Apache Spark, the popular Open Source tool for large scale machine learning and data processing, is well known for its demand in terms of memory and CPU cores, which are the most expensive resources in a cloud cloud computing environment. 

Apache Spark cluster costs can be greatly reduced by unsing Google Cloud preemptible instances, a functionality present in Amazon Web Services as well, however Google make it straightforward to use them in a Spark cluster with Google Dataproc.

Preemptive images

Preemptible instances are virtual machines that can last up to one day, which means that they will be automatically destroyed at any time within 24 hours. Google Cloud provides them to optimise the workload of the datafarm and the good news is that they are really cheap!
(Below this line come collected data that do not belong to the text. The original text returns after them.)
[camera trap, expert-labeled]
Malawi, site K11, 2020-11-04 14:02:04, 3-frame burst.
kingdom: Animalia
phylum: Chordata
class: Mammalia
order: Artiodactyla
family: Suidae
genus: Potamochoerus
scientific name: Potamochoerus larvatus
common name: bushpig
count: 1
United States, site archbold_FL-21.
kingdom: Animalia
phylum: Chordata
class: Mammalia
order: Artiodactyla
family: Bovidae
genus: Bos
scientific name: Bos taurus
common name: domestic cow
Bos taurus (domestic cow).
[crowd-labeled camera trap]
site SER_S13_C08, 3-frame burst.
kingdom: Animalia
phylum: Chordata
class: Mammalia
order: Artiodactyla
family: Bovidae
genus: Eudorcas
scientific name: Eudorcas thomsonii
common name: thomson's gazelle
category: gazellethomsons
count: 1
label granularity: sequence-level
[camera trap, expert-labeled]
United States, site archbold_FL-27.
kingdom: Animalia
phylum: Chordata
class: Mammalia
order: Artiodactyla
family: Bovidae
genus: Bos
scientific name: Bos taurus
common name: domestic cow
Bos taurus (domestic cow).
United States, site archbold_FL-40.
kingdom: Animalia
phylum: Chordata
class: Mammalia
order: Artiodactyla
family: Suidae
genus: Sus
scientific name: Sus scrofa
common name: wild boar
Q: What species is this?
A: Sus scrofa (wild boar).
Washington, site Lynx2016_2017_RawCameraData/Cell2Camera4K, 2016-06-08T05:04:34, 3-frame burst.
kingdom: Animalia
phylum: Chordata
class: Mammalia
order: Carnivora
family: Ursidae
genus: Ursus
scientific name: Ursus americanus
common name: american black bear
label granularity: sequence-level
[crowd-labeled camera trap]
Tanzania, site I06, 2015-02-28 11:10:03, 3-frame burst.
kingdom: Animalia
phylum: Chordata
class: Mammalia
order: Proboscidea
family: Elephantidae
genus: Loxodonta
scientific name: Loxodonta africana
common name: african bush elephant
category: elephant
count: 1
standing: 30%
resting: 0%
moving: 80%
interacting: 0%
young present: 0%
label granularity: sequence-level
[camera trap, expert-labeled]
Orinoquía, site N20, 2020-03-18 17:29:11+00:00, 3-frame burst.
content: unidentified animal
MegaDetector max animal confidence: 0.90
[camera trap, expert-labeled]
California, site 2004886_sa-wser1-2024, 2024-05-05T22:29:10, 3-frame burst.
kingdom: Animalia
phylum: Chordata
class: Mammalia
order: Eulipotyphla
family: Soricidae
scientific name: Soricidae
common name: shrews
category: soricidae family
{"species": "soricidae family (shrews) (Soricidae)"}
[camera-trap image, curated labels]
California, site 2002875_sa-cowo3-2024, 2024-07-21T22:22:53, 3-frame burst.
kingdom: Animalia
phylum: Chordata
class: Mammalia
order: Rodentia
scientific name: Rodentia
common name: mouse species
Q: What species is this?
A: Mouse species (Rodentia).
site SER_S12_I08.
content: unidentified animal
A preemtible instance costs up to 80% less than any nomal instance, the question is that they will be automatically shut down within 24 hours, so why use them for a Spark cluster?

  • Most of the Apache Spark tasks run within few hours or minutes, well beyond the 24 hours limit
  • Spark is designed to auto recover from node failures, therefore tasks will automatically recover in case of note failure
  • Google Cloud will automatically and immeditaly recycle the lost instance with a new preemtible instance
  • Preemtible instance are very cheap! This means that cluster costs can be dramatically reduced

There are also some drawbacks:

  • It is not possible to use a full preemptible cluster, at least 1 master and 2 workers should not be preemptible. This is absoutely reasonable to avoid failures of the master node and guarantee a minimum of stable nodes.
  • Very long running tasks might be penalised by preemptible instances shutting down and make the cluster much less performing. Very long Spark tasks lasting serveral hours or days are however not so common.

Set up a Google Cloud preemptible cluster

With Google DataProc setting up an Apache Spark preemptible cluster is extremely easy:

  1. Go to https://console.cloud.google.com/dataproc/clusters or log in on the Cloud Console and select DataProc from the menu.
  2. Press the Create cluster button

    Google cloud Spark cluster
  3. Set the instance type of the master and at least 2 worker nodes
    Google cloud DataProc Apache Spark setup
  4. Click on "Preemptible workers, bucket, network, version, initialisation & access options" and configure the number of preemtible nodes. The instance type will be the same of the normal working nodes  Eventually enable "Allow API access to all Google Cloud services in the same project" when the cluster needs to use other cloud resources.

    Google cloud Apache Spark preemptible node
  5. The cluster will be ready in few minutes and preemptible workes will be shown on the cluster details

    Google cloud Apache Spark preemptible nodes

Conclusion

The fact that Apache Spark can auto recover from node failures and Google Cloud DataProc automatically recycles the shut down preemptible instances with new preemptible workes make this option a valid choice to size up cluters and greatly reduce cloud computing costs.